0
votes

How can I test Thread? A have got MyClass and I would like to test it. I know what is in List<Integer> numbers and I would like to test if in onThreadFinished(String someString) is right string value when Thread is finished. So how to create test for method onThreadFinished(String someString) after Thread is finished.

class MyClass {

  public void startMyClass(List numbers) {
      Thread thread = new Thread() {

        @Override
        public void run() {

          while(...) {
            // ...do something...
          }

          onThreadFinished(someString);
        }
      }
      thread.start();
  }


  protected void onThreadFinished(String someString) {
  }

}
2
If you're using threads raw like this then Thread.join() is used to wait for a thread to complete. A better solution is to use one of the classes from java.util.concurrent.markspace
Why would you wait for thread to finish to test string value. If you already know its value, you can simply use assertion to test it. "something" string seems to be a local variable here which will not be accessible after Thread execution completes.Developer

2 Answers

1
votes

Case 1: Do stuff, then wait for results, then continue.

myThread.join() is for cases when the code that created the thread does some more stuff after starting the thread, and then wants to wait for the thread's result. Once the thread's code is done, the thread dies, and thus the application continues execution after the join() call.

To give the application information from the thread, you'd have to store it somewhere, e.g. in a field dedicated for this. You don't have to worry about synchronization, because once the thread has died, all its actions will become "common knowledge", they are not privately timed (or whatever) any more.

Case 2: Keep doing stuff, and regularly check if results are available.

If instead your intention is to have some kind of game loop, where you keep doing stuff, and your extra thread is only meant to deliver some goods to you eventually (e.g. render a star background image while your game is already running), again you should hand it to the application in a field (aka class variable).

In that case, though, you have to worry about synchronization. Because as the game loop keeps checking if the field has changed from null to a value, the two threads are racing each other.

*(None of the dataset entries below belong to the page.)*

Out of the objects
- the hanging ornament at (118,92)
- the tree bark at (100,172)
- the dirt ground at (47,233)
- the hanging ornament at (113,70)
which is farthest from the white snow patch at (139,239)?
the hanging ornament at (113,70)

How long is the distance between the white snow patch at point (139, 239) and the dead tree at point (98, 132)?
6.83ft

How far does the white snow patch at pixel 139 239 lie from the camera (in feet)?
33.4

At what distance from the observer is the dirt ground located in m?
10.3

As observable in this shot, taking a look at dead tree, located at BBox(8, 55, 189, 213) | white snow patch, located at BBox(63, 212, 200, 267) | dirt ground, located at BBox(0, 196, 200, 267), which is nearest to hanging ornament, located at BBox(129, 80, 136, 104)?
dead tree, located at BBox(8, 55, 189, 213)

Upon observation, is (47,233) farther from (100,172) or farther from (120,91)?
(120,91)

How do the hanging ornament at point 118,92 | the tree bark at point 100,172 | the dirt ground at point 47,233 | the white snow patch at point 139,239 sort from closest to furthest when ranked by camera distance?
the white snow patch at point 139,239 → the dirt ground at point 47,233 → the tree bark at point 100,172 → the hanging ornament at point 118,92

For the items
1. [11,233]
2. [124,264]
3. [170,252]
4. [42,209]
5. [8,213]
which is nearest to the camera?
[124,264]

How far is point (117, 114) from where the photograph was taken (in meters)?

So, in that case you'd need an extra object to synchronize on, ideally a dedicated one for this task, e.g. final private Object lockForBackgroundCalculation = new Object();, and when the thread writes its result value into the other field, you wrap that statement into synchronized(lockForBackgroundCalculation){...}, and you also wrap your game loop's checking of the field value into the very same sync block text.

1
votes
Thread.join()

join() Waits for this thread to die.